Input material ->
—————
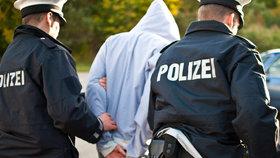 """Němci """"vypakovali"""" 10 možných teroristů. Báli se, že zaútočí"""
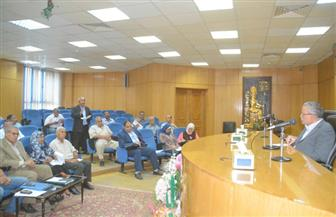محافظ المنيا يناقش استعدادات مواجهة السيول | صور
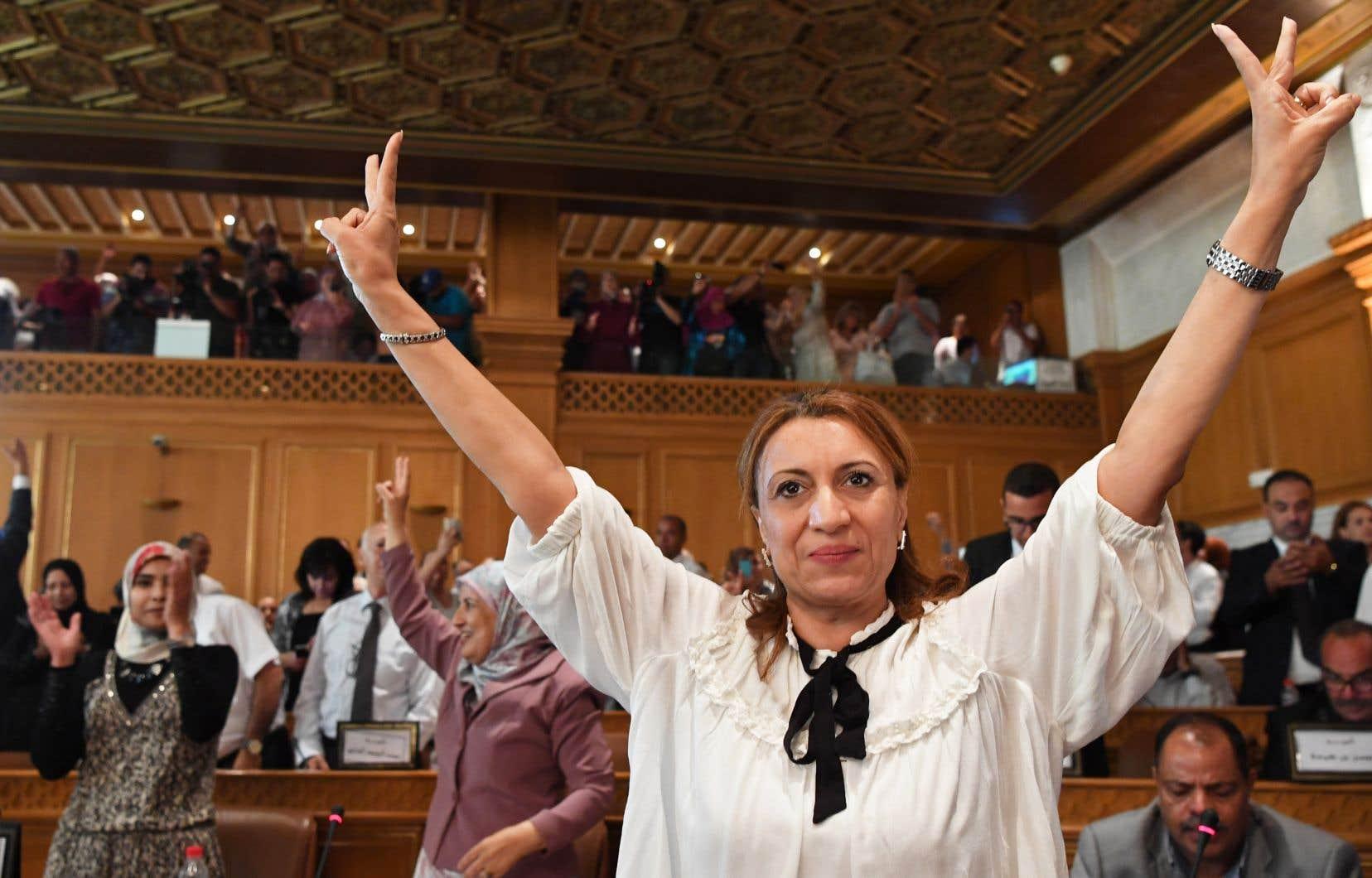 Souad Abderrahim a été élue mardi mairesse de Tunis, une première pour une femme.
—————
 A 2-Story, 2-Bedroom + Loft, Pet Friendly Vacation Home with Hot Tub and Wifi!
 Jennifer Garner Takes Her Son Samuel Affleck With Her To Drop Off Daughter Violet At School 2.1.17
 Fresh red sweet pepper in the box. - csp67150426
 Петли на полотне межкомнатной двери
—————
Directions for this task -> Look above and copy only the lines from the one holding "محافظ المنيا يناقش" to the one holding "Souad Abderrahim a", both included, exactly, minus the pictures.

Exercise output ->
محافظ المنيا يناقش استعدادات مواجهة السيول | صور
 Souad Abderrahim a été élue mardi mairesse de Tunis, une première pour une femme.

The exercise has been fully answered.